This year I've been reading Ian Fleming's original James Bond novels, and a couple of weeks ago I finished For Your Eyes Only, one of two Bond anthologies. This one features "Quantum of Solace," a short story about love, betrayal and cold revenge. Atypically, this isn't an espionage story; Bond, desperately bored during an obligatory diplomatic function, winds up conversing with a man who explains his theory of human relations by way of telling a story about a broken marriage. Bond is fascinated, and by the tale's end he realizes that everyday human drama is far more compelling than his own empty life of intrigue. I've been pleasantly surprised by the literary Bond, and "Quantum of Solace" may be my favourite Bond adventure so far.

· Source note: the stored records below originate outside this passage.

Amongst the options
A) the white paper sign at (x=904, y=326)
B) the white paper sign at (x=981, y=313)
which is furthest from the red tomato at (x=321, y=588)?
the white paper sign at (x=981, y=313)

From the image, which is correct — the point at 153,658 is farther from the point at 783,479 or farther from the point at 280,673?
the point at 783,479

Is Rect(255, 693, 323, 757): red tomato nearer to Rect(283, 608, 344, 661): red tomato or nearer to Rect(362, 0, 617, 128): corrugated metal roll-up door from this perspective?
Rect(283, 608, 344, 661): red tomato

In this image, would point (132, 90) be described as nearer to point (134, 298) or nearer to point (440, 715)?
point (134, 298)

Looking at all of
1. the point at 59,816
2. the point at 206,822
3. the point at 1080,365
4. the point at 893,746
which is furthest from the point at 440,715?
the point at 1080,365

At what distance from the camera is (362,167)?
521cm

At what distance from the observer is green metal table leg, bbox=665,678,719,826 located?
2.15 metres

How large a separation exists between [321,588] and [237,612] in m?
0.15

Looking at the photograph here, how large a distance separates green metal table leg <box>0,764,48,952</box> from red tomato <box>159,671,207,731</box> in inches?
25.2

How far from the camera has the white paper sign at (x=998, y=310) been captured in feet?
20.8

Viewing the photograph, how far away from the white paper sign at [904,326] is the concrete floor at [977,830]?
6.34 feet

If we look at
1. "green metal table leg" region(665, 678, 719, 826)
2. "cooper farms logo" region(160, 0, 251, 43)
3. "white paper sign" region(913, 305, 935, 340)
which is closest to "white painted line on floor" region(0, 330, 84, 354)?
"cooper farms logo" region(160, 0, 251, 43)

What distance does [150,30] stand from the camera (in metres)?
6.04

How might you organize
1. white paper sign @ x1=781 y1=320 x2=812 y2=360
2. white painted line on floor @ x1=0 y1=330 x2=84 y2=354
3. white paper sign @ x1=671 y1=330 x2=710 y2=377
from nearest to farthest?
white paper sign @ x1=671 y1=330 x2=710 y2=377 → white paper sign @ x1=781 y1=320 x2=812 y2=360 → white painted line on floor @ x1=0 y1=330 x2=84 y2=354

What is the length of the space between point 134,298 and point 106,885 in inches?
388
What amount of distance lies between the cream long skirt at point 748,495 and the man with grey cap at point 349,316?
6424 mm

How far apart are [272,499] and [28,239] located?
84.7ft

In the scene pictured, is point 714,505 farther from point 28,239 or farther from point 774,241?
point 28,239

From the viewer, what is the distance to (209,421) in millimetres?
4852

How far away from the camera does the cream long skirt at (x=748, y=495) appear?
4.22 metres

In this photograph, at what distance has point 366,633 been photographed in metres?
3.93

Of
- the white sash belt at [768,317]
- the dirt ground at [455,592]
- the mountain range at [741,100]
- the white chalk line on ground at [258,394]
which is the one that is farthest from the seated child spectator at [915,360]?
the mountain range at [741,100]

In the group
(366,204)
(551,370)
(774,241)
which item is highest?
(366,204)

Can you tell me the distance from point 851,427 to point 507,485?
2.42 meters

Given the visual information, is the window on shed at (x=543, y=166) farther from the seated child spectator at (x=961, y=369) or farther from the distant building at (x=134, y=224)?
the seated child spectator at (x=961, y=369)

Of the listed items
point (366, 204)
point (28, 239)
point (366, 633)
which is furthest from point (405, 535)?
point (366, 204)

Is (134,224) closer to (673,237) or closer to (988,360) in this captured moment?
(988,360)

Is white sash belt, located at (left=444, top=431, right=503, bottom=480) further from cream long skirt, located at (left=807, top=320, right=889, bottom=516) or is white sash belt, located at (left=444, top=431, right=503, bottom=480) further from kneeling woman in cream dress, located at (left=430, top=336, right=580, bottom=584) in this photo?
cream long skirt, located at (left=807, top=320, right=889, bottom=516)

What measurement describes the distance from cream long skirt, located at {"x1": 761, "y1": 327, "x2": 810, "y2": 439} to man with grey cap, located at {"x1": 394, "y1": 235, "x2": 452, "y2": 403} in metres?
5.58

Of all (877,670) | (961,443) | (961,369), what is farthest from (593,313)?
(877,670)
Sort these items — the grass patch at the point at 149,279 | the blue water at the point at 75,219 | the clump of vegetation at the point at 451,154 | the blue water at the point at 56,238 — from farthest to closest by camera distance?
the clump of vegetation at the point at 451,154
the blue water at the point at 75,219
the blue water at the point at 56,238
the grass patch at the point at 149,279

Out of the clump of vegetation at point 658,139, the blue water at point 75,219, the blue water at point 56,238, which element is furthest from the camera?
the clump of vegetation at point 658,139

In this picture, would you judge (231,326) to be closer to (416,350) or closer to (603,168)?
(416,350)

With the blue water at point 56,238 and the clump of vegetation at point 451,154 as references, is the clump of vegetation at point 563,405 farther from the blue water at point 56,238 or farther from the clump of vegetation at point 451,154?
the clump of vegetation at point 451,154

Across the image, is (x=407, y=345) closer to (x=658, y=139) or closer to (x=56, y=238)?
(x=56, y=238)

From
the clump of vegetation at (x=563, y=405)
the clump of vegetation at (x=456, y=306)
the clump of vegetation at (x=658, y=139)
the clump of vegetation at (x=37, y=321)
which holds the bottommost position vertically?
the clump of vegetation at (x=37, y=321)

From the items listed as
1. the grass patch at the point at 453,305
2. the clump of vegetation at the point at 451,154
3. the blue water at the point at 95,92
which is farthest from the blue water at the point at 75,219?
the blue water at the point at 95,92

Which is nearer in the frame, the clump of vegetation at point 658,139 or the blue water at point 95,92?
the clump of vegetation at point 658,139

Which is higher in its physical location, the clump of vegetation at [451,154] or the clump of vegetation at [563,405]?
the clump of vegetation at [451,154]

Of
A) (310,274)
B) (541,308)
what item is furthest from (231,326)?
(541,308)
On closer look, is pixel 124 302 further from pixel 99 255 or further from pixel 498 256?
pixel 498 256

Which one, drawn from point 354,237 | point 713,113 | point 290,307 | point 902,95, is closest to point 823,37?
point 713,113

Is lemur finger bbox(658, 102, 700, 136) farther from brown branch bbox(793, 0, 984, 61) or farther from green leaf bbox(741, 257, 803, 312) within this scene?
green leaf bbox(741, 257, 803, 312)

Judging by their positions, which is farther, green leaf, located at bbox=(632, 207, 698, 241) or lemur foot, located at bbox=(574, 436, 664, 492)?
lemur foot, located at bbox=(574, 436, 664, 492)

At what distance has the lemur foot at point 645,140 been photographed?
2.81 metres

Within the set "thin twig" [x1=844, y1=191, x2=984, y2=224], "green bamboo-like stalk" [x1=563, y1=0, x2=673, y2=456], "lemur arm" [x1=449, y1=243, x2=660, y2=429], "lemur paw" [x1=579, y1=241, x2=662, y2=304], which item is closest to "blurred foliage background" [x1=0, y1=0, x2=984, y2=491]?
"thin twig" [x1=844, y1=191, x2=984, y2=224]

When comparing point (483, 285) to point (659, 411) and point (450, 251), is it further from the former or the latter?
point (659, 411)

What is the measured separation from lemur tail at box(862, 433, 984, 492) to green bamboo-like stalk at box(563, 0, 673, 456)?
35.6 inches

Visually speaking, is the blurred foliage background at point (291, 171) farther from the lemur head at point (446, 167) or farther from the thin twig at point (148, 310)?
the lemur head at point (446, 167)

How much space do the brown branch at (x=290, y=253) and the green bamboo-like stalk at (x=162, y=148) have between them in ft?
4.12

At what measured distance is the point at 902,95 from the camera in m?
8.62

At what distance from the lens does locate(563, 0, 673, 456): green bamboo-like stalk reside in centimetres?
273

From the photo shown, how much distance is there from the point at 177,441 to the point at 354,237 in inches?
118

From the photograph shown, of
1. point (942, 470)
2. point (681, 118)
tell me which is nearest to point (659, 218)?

Reading "Quantum of Solace" reminded me of the last Bond film, Quantum of Solace, which has only a tangential, metaphorical connection to the short story the film is named for. As a fan of the film (and all Bond films), I watched the opening sequence again, seen below:
While I believe Alicia Keys is a talented artist, her Bond song leaves me a little cold, especially compared to the note-perfect "You Know My Name" from the previous Bond film, Casino Royale. But thanks to the wonders of the Internet, I discovered a rejected theme for Quantum of Solace, one I feel would have served the film better. I can't embed this one, but I urge Bond fans to view the video here.
The producers rejected this latter theme, but I think Eva Almer's powerful, operatic ballad far more Bond-esque than Keys' effort, with the soaring, bombastic, exciting yet somehow mournful sound of the best Bond tunes. And for extra bonus points, "quantum of solace" is used as a lyric without sounding forced - an impressive feat all on its own. I wish the filmmakers had chosen it.